* _Task to complete_:
Please rewrite all of the material below as a numbered list, leaving out any blank lines.

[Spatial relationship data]
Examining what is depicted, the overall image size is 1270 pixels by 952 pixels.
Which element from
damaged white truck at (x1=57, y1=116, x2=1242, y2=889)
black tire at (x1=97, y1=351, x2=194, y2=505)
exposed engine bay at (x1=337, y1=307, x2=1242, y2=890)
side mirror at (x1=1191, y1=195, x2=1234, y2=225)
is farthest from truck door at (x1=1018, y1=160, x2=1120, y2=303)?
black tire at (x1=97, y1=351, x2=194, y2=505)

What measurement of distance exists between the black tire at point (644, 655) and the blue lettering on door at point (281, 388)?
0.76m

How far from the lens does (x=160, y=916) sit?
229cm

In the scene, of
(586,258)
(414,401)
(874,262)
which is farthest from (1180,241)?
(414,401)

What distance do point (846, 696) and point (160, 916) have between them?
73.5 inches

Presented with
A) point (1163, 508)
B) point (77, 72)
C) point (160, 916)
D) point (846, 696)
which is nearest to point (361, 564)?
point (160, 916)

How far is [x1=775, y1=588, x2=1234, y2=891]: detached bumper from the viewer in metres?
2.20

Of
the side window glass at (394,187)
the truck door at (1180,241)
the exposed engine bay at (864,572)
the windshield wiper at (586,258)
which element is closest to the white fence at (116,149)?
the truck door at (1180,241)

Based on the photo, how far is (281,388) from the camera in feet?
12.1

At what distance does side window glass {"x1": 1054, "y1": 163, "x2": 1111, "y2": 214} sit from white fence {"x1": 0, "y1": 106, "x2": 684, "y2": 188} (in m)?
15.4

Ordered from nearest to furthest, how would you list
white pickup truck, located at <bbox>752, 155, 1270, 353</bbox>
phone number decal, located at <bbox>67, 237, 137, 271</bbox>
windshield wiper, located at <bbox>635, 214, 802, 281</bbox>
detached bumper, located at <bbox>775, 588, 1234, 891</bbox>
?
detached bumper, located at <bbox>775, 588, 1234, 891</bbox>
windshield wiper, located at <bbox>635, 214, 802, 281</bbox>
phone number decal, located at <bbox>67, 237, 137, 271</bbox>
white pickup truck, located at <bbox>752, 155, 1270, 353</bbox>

* _Task result_:
1. Examining what is depicted, the overall image size is 1270 pixels by 952 pixels.
2. Which element from
3. damaged white truck at (x1=57, y1=116, x2=1242, y2=889)
4. black tire at (x1=97, y1=351, x2=194, y2=505)
5. exposed engine bay at (x1=337, y1=307, x2=1242, y2=890)
6. side mirror at (x1=1191, y1=195, x2=1234, y2=225)
7. is farthest from truck door at (x1=1018, y1=160, x2=1120, y2=303)?
8. black tire at (x1=97, y1=351, x2=194, y2=505)
9. What measurement of distance exists between the black tire at point (644, 655) and the blue lettering on door at point (281, 388)?
10. 0.76m
11. How far from the lens does (x=160, y=916) sit?
12. 229cm
13. In the scene, of
14. (586,258)
15. (414,401)
16. (874,262)
17. which is farthest from (1180,241)?
18. (414,401)
19. What distance do point (846, 696) and point (160, 916) have between them?
20. 73.5 inches
21. Presented with
22. A) point (1163, 508)
23. B) point (77, 72)
24. C) point (160, 916)
25. D) point (846, 696)
26. which is nearest to point (361, 564)?
27. point (160, 916)
28. How far is [x1=775, y1=588, x2=1234, y2=891]: detached bumper from the viewer in metres?
29. 2.20
30. Of
31. the side window glass at (394,187)
32. the truck door at (1180,241)
33. the exposed engine bay at (864,572)
34. the windshield wiper at (586,258)
35. which element is closest to the white fence at (116,149)?
36. the truck door at (1180,241)
37. Based on the photo, how far is (281,388) from the camera in feet?
38. 12.1
39. At what distance does side window glass {"x1": 1054, "y1": 163, "x2": 1111, "y2": 214} sit from white fence {"x1": 0, "y1": 106, "x2": 684, "y2": 188} (in m)?
40. 15.4
41. Ordered from nearest to furthest, how would you list
42. white pickup truck, located at <bbox>752, 155, 1270, 353</bbox>
43. phone number decal, located at <bbox>67, 237, 137, 271</bbox>
44. windshield wiper, located at <bbox>635, 214, 802, 281</bbox>
45. detached bumper, located at <bbox>775, 588, 1234, 891</bbox>
46. ?
47. detached bumper, located at <bbox>775, 588, 1234, 891</bbox>
48. windshield wiper, located at <bbox>635, 214, 802, 281</bbox>
49. phone number decal, located at <bbox>67, 237, 137, 271</bbox>
50. white pickup truck, located at <bbox>752, 155, 1270, 353</bbox>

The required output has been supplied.